Tags
Appetizer, artichokes, Cooking, Dinner, food, gluten free, quinoa, recipe, recipes, vegetarian
On Sunday the farmers market had 8 artichokes for a dollar! My daughter picked up the package, squealed with delight and practically begged me to buy them to make one of her favorite dishes – stuffed artichokes. I couldn’t pass up my daughters puppy dog face OR the 8 for $1 deal – so in the basket they went. I was pretty busy Sunday making the hamantaschen that I really didn’t want to make stuffed artichokes AND a protein so I decided to incorporate the protein rich quinoa into the stuffing along with some vegetables. Judging by the moans of enjoyment and the humming of “yum”as the kids ate it was definitely a success and very filling!
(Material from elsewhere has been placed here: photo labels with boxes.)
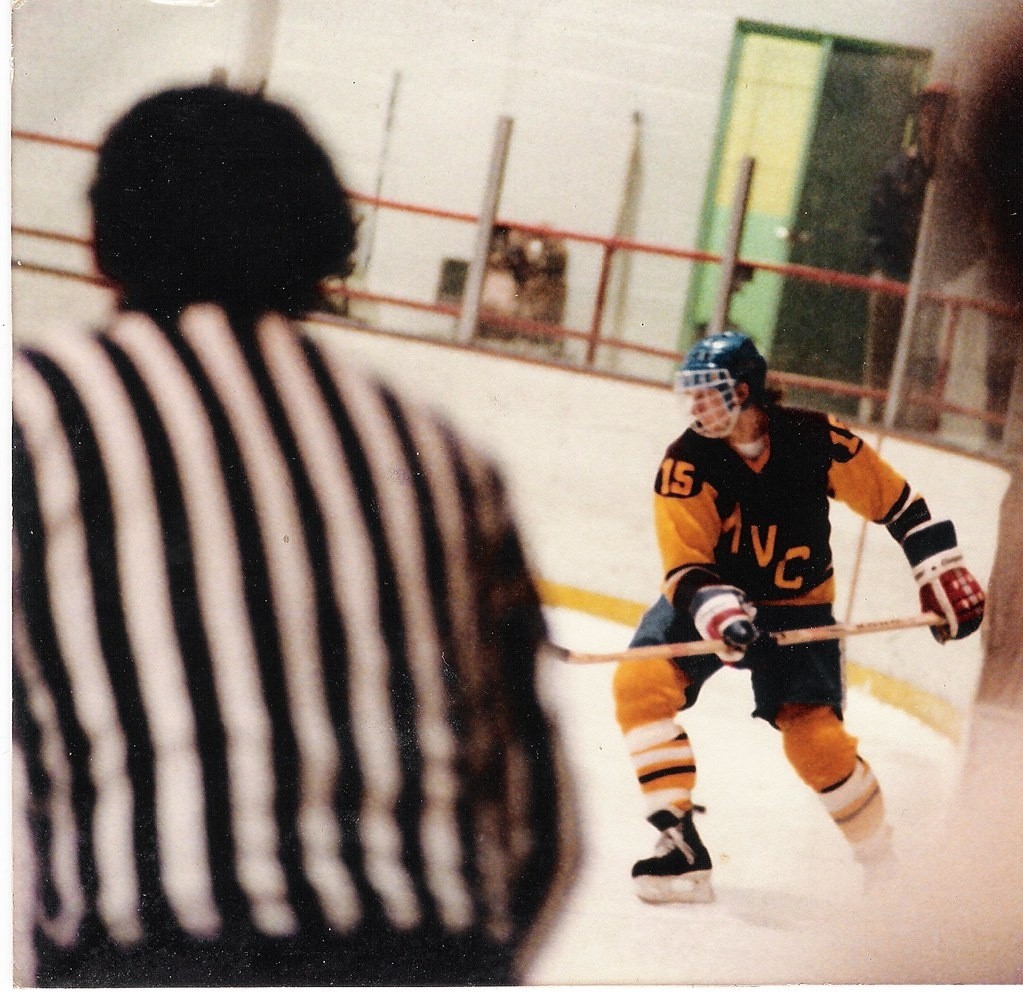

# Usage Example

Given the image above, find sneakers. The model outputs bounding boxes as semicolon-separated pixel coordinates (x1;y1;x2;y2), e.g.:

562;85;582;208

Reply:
630;800;716;906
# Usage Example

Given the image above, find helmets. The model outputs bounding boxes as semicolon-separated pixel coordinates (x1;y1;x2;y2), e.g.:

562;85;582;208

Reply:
676;331;767;440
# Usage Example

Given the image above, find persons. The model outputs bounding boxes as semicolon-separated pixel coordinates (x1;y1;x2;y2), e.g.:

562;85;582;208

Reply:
855;79;981;432
475;224;568;358
12;86;571;988
613;331;985;903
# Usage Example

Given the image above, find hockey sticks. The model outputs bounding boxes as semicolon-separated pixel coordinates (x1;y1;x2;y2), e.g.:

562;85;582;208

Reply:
542;611;947;664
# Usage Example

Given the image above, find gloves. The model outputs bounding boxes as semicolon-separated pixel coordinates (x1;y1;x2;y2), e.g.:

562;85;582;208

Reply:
903;517;986;646
690;585;780;669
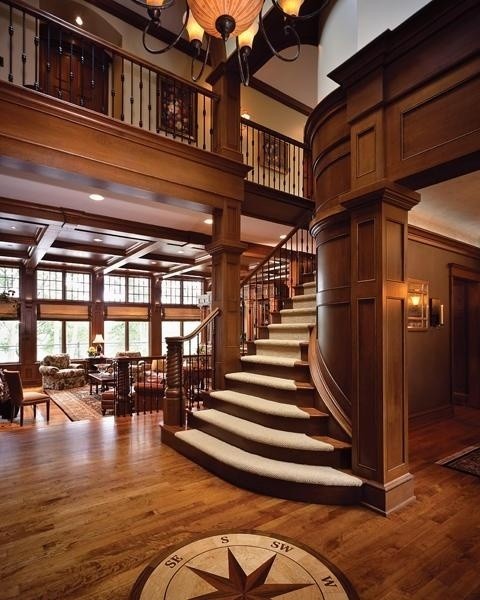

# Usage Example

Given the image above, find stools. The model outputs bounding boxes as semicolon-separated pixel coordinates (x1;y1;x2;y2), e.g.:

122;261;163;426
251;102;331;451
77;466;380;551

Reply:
100;390;115;416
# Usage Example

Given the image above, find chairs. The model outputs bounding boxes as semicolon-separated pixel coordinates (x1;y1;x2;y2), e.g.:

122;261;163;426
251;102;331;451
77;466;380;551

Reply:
113;351;169;384
134;377;167;413
39;354;87;391
2;368;51;428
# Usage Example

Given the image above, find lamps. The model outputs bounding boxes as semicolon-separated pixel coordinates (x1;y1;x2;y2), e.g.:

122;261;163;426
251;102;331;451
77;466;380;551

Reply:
92;333;105;355
133;0;312;89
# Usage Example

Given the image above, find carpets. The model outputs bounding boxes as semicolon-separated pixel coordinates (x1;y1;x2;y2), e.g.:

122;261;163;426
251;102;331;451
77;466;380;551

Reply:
45;387;115;422
434;444;480;480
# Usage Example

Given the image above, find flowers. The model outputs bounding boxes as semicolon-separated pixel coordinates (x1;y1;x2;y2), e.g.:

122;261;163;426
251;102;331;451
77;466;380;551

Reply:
88;347;96;355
This recipe will fill 4 large artichokes or 8 small ones. I didn’t measure any of the ingredients as I made this but they are close approximates.
Ingredients
- 4 large artichokes or 8 smaller ones
- 2 cups cooked quinoa (1 cup dry cooked to package directions)
- 1 carrot diced
- 1/2 orange or yellow pepper chopped
- 1 small red onion finely diced
- 4 garlic gloved finely diced
- 1 stalk celery finely diced
- 8 oz shredded mozzarella cheese
- 4 oz grated asiago cheese
- 1 cup gluten free panko crumbs
- 1/2 cup chopped parsley
- salt and pepper to taste
- 1 Lemon
How to
- Preheat oven to 350
- Prep the artichokes: Fill a bowl with cold water and squeeze the juice of 1 lemon and drop in the lemon halves. Wash the artichokes, cut off the stems, cut 1/2 to 1 inch off the top of the artichoke, remove any of the dry tough leaves (1 to 2 layers), remove the choke by digging out the pretty purple flower like center. Place in lemon water until ready to stuff.
- Prep the stuffing: In a large bowl mix together quinoa, vegetables, cheeses, parsley bread crumbs, salt and pepper.
- Stuff the artichokes: Separate the leaves and stuff the mixture between each.
- Bake the artichokes: Stand upright in a baking dish with an inch of water at the bottom. Top with a bit of cheese. Cover the dish and place in oven for 40 minutes to 1 hour until leaves are tender adding more water if needed.
Serve artichokes: Drizzle some olive oil over each artichoke, serve and enjoy!
Well, that sounds fun!
A bit of work trimming the artichokes, but a fun time with my daughter!